ACTION ITEM:
Only the lines from the start of the data through the one containing "scientific name: Equus zebra hartmannae" belong in your answer; return them exactly.

DATASET EXCERPTS:
┄┄┄┄┄┄┄┄┄┄

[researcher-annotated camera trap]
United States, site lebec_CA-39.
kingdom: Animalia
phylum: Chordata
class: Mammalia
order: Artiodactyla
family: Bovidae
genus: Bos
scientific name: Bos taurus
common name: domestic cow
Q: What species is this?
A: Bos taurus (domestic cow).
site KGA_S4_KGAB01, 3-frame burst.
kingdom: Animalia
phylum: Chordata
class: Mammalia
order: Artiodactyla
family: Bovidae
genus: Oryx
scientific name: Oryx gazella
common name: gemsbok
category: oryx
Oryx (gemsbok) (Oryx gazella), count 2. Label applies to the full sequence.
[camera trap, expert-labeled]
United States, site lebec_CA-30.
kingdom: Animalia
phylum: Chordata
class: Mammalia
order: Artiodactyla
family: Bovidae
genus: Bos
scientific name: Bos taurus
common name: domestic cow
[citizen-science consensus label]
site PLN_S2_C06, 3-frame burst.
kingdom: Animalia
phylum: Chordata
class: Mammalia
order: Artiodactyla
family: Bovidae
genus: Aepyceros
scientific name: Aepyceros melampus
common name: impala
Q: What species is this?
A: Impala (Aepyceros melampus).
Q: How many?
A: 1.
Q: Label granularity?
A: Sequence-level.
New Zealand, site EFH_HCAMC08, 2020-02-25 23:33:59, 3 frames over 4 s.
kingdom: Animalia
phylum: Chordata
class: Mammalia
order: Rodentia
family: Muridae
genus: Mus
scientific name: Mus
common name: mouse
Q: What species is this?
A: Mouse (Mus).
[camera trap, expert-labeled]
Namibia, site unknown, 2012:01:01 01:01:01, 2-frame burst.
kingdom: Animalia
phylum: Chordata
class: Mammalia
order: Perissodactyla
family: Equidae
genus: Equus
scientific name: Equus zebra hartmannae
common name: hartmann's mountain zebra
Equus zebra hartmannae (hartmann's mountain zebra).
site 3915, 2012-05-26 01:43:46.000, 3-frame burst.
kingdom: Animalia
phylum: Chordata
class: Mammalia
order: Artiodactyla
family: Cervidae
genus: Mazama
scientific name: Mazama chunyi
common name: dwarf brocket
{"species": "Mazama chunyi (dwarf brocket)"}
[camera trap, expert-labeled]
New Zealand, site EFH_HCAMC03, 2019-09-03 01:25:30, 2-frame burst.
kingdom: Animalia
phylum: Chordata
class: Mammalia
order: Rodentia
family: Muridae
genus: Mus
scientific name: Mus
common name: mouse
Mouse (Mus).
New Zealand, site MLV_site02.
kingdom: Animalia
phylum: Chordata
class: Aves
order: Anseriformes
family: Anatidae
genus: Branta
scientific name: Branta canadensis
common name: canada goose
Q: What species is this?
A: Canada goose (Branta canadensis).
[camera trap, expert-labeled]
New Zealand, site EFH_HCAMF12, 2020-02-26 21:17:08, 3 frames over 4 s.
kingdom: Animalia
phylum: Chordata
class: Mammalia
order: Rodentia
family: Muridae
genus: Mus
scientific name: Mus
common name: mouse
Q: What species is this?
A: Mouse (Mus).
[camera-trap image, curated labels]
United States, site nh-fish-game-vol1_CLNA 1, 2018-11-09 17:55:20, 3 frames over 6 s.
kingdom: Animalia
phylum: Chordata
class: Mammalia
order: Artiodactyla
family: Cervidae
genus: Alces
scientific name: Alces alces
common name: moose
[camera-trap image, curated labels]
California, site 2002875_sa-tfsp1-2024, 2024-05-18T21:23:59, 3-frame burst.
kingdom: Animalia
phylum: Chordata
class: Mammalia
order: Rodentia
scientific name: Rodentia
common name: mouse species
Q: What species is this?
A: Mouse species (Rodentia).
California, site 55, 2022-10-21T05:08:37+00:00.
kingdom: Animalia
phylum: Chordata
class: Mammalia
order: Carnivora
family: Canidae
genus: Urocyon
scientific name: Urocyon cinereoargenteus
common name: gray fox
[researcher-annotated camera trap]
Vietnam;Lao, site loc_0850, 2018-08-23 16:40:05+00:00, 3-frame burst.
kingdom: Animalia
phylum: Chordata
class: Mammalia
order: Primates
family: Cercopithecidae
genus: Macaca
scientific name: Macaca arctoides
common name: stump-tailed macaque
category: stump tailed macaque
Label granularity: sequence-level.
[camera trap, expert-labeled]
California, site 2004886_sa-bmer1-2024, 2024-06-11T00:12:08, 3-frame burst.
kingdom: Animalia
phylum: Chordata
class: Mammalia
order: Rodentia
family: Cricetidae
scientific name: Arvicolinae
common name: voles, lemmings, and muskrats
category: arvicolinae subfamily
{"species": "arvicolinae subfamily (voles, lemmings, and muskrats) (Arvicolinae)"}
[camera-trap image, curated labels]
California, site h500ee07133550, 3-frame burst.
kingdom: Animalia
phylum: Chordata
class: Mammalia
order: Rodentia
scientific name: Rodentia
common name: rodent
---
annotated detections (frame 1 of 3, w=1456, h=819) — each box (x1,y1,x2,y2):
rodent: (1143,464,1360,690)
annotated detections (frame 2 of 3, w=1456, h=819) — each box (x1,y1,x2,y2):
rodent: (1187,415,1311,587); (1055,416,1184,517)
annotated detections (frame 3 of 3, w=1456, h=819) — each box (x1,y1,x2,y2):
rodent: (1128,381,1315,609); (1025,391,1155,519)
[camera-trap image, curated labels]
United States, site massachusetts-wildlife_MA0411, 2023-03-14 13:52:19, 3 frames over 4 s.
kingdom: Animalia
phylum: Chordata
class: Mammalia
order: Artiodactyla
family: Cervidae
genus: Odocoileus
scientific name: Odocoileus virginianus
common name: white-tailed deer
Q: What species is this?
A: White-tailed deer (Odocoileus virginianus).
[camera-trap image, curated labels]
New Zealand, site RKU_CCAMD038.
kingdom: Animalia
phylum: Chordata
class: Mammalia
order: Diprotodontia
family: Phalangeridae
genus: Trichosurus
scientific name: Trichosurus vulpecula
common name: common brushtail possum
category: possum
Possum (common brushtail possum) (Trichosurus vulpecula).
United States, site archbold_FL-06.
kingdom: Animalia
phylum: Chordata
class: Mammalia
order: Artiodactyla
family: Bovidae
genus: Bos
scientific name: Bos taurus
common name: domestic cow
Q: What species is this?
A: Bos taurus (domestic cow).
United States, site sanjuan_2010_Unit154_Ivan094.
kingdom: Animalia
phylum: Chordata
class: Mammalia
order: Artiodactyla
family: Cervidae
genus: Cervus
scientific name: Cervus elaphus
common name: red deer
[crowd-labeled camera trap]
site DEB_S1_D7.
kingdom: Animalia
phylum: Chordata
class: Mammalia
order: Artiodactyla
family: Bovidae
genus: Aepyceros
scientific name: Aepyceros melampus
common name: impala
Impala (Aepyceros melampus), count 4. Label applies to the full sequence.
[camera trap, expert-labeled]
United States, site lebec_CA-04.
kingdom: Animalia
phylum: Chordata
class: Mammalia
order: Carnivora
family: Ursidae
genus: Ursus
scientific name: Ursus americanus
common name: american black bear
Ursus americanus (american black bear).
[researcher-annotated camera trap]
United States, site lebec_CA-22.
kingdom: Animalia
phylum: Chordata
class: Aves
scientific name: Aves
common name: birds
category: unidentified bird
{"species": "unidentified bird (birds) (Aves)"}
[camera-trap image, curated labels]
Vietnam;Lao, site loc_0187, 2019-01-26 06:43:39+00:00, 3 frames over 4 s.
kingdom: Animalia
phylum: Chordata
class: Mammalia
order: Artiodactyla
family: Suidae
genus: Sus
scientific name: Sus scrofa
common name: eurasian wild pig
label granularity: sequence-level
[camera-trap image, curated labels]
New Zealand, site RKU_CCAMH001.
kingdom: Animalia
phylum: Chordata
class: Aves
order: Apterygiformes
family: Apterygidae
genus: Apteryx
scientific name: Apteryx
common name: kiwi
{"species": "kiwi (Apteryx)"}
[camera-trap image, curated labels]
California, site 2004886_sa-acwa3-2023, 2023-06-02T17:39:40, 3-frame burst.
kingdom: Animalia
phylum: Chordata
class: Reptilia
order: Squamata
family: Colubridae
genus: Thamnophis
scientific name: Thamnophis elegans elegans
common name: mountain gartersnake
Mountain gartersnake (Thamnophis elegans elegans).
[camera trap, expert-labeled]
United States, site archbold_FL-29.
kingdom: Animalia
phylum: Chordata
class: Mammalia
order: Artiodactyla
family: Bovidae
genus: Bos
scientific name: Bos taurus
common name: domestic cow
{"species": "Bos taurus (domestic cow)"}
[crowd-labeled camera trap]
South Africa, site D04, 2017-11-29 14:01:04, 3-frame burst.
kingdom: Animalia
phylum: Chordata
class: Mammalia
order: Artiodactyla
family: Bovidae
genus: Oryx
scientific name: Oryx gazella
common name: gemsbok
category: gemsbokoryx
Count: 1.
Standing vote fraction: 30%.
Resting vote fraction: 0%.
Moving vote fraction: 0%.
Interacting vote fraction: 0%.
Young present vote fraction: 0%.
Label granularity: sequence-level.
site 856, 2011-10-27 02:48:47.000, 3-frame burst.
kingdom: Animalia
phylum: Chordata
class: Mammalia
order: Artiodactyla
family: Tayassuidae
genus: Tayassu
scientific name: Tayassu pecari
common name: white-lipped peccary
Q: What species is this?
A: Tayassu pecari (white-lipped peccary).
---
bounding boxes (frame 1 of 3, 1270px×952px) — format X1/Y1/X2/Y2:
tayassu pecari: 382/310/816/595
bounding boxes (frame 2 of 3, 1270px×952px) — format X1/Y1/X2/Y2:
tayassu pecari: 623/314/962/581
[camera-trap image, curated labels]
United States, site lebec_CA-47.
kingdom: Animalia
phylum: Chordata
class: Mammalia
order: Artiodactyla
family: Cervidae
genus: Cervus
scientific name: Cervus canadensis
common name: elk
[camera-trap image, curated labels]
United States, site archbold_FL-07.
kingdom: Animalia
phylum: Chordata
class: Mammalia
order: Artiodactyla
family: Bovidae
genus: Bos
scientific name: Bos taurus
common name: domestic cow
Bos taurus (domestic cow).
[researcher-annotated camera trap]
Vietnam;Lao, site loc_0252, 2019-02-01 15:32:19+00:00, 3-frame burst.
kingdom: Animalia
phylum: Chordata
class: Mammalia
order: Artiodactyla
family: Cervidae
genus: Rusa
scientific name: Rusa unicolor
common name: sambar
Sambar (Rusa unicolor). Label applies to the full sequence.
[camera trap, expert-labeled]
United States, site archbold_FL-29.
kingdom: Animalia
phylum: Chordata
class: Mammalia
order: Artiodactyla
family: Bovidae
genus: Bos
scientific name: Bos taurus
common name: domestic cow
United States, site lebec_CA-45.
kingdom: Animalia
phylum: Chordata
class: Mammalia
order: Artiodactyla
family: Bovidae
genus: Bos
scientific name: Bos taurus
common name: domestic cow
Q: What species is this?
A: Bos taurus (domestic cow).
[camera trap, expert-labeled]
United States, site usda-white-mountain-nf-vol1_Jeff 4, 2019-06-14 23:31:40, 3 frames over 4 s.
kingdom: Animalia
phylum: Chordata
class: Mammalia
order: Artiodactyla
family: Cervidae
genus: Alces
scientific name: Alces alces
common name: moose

┄┄┄┄┄┄┄┄┄┄

WRITTEN ANSWER:
[researcher-annotated camera trap]
United States, site lebec_CA-39.
kingdom: Animalia
phylum: Chordata
class: Mammalia
order: Artiodactyla
family: Bovidae
genus: Bos
scientific name: Bos taurus
common name: domestic cow
Q: What species is this?
A: Bos taurus (domestic cow).
site KGA_S4_KGAB01, 3-frame burst.
kingdom: Animalia
phylum: Chordata
class: Mammalia
order: Artiodactyla
family: Bovidae
genus: Oryx
scientific name: Oryx gazella
common name: gemsbok
category: oryx
Oryx (gemsbok) (Oryx gazella), count 2. Label applies to the full sequence.
[camera trap, expert-labeled]
United States, site lebec_CA-30.
kingdom: Animalia
phylum: Chordata
class: Mammalia
order: Artiodactyla
family: Bovidae
genus: Bos
scientific name: Bos taurus
common name: domestic cow
[citizen-science consensus label]
site PLN_S2_C06, 3-frame burst.
kingdom: Animalia
phylum: Chordata
class: Mammalia
order: Artiodactyla
family: Bovidae
genus: Aepyceros
scientific name: Aepyceros melampus
common name: impala
Q: What species is this?
A: Impala (Aepyceros melampus).
Q: How many?
A: 1.
Q: Label granularity?
A: Sequence-level.
New Zealand, site EFH_HCAMC08, 2020-02-25 23:33:59, 3 frames over 4 s.
kingdom: Animalia
phylum: Chordata
class: Mammalia
order: Rodentia
family: Muridae
genus: Mus
scientific name: Mus
common name: mouse
Q: What species is this?
A: Mouse (Mus).
[camera trap, expert-labeled]
Namibia, site unknown, 2012:01:01 01:01:01, 2-frame burst.
kingdom: Animalia
phylum: Chordata
class: Mammalia
order: Perissodactyla
family: Equidae
genus: Equus
scientific name: Equus zebra hartmannae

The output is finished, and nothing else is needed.